[Exercise description]: Reproduce, word for word, every line starting at the line that contains "In the list" and ending with the final line of the entries.

Data records
----
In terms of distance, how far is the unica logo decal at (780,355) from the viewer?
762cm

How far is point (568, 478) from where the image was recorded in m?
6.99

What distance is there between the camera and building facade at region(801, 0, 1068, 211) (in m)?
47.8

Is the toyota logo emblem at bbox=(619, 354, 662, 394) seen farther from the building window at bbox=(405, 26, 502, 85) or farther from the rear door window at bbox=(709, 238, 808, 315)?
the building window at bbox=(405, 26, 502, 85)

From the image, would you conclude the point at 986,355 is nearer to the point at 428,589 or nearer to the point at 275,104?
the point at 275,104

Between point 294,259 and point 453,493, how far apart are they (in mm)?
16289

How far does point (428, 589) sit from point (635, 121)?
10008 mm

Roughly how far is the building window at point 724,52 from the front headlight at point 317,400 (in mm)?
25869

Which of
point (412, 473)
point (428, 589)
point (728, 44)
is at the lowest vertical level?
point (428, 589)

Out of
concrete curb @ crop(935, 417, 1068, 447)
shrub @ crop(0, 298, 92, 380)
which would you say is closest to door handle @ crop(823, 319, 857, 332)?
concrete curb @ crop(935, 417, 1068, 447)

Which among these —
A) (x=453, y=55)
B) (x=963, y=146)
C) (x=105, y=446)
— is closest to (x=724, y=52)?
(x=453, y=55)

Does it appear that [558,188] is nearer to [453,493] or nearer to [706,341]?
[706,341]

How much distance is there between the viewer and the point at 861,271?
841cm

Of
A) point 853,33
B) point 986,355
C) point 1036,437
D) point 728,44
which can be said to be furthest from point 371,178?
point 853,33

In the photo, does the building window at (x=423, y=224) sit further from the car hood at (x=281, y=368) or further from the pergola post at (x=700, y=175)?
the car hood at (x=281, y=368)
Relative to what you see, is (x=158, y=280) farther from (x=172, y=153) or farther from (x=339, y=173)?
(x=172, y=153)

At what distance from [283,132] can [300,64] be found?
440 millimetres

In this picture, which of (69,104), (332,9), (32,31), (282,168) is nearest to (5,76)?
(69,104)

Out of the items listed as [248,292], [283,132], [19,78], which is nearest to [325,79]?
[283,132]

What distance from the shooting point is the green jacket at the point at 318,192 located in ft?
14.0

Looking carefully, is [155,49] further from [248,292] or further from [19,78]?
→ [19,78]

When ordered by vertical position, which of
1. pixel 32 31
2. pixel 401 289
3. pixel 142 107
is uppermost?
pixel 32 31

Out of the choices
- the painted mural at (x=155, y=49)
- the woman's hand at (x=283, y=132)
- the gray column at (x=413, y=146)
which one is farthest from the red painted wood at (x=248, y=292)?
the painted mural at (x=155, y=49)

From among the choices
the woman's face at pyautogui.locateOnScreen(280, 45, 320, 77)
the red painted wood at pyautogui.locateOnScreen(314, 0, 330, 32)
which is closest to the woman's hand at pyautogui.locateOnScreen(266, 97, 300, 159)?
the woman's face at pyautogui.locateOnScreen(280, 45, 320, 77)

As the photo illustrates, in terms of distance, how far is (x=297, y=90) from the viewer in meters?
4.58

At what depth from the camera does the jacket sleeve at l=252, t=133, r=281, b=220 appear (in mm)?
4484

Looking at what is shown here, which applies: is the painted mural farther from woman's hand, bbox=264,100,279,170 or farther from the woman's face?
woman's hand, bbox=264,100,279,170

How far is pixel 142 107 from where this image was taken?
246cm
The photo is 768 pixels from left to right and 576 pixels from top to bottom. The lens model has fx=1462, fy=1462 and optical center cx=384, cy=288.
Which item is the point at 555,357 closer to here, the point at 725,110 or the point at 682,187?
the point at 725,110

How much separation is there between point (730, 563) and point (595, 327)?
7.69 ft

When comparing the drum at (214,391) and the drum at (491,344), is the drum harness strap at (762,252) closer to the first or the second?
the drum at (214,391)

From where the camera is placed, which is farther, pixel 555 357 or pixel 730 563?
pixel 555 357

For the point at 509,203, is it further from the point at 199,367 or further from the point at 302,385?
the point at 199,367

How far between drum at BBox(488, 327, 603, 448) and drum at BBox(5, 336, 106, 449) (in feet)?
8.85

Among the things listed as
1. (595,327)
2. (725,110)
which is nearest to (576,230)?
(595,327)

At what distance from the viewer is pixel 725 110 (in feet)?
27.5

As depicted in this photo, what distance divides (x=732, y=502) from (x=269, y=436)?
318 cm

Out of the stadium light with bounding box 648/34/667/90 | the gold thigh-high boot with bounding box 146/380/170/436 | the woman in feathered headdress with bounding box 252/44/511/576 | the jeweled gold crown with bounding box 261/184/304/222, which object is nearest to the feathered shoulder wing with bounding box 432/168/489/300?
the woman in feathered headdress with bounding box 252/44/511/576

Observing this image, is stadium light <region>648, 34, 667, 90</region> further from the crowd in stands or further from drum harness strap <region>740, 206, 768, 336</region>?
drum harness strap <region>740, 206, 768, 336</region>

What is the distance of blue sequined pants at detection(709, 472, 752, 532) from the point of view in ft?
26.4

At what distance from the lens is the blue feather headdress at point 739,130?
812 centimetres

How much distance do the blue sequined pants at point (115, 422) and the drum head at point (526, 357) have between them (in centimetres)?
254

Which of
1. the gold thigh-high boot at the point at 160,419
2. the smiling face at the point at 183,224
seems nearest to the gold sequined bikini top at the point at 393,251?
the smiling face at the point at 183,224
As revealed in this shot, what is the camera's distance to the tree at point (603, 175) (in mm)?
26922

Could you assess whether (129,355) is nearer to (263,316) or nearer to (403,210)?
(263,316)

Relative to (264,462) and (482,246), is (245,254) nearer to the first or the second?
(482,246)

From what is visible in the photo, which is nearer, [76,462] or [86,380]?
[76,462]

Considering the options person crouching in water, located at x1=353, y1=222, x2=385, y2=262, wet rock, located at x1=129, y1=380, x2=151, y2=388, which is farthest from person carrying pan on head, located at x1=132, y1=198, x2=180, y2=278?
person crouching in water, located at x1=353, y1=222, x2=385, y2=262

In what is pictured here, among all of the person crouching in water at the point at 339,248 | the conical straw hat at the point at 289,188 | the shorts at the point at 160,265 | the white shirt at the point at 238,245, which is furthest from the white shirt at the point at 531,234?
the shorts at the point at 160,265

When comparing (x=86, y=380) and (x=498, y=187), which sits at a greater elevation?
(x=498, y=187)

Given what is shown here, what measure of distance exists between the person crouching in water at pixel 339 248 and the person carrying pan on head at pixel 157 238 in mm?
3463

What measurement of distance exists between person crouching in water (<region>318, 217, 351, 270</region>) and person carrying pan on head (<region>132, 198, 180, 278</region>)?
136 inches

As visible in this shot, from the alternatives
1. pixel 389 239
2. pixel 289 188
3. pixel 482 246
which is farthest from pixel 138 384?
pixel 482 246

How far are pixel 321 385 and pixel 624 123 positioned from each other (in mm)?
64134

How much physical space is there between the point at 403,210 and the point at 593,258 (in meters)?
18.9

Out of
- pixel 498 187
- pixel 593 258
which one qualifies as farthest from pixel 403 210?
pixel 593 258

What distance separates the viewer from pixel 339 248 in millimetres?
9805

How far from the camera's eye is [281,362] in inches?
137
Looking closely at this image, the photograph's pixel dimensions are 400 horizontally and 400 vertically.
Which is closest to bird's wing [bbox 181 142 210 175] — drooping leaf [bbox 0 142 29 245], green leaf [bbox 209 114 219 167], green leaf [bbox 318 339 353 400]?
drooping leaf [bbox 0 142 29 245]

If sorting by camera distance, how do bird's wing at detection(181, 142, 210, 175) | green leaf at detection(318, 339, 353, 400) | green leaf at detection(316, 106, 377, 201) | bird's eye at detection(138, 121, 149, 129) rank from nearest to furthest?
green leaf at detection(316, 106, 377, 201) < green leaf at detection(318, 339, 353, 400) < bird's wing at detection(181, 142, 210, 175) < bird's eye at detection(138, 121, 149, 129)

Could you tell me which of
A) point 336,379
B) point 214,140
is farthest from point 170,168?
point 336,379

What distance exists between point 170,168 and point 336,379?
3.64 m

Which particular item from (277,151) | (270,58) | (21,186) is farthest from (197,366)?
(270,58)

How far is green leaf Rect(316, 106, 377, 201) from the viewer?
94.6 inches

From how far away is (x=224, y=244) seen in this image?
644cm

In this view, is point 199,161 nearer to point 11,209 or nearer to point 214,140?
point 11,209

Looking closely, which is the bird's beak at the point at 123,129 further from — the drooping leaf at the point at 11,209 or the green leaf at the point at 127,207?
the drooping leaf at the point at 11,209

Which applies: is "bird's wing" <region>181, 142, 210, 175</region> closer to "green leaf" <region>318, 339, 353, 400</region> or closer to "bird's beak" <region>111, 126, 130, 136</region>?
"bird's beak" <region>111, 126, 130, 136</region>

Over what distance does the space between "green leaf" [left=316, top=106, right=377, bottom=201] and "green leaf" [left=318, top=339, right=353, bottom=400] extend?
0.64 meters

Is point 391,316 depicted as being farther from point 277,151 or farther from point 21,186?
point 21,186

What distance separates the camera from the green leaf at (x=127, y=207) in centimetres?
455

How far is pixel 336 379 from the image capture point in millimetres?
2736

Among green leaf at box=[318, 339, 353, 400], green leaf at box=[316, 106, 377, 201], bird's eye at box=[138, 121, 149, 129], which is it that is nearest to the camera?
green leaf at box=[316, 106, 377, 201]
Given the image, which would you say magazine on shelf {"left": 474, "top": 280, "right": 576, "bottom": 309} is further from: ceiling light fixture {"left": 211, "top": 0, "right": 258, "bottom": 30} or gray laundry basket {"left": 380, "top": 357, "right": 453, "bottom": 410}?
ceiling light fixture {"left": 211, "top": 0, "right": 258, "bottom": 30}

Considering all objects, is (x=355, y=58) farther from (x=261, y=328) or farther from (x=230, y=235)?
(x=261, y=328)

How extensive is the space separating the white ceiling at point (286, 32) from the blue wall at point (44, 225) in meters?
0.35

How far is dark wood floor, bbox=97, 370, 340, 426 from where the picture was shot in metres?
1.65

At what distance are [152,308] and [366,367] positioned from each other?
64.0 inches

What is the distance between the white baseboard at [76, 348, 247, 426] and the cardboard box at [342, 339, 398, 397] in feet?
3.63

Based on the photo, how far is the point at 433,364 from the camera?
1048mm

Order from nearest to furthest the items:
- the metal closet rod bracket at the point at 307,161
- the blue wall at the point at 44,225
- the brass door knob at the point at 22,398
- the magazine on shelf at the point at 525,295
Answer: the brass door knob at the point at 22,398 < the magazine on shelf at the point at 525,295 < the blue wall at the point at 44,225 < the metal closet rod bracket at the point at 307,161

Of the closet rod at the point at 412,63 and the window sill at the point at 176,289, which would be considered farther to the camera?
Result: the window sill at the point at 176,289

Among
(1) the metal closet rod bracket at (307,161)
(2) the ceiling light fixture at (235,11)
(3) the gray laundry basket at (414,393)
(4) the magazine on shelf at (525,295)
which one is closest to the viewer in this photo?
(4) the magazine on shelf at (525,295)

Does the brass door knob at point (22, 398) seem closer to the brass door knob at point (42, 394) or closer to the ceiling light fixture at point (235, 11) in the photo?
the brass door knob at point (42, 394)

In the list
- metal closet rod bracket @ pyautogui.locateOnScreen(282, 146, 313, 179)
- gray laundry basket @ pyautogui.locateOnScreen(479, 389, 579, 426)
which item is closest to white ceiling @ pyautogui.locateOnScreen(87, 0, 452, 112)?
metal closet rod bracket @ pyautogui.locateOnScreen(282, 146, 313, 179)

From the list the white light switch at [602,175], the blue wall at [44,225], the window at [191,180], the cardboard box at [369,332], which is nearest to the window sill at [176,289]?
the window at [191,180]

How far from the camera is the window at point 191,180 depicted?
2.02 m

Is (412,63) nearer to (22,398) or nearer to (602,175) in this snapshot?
----
[Result]:
In the list
- metal closet rod bracket @ pyautogui.locateOnScreen(282, 146, 313, 179)
- gray laundry basket @ pyautogui.locateOnScreen(479, 389, 579, 426)
which item is closest to white ceiling @ pyautogui.locateOnScreen(87, 0, 452, 112)?
metal closet rod bracket @ pyautogui.locateOnScreen(282, 146, 313, 179)

From the list the white light switch at [602,175], the blue wall at [44,225], the window at [191,180], the cardboard box at [369,332], which is nearest to the window sill at [176,289]?
the window at [191,180]

How far from the camera is the window at point 191,180 depicted?
2.02 m

Is (412,63) nearer to (22,398) or nearer to (602,175) in this snapshot?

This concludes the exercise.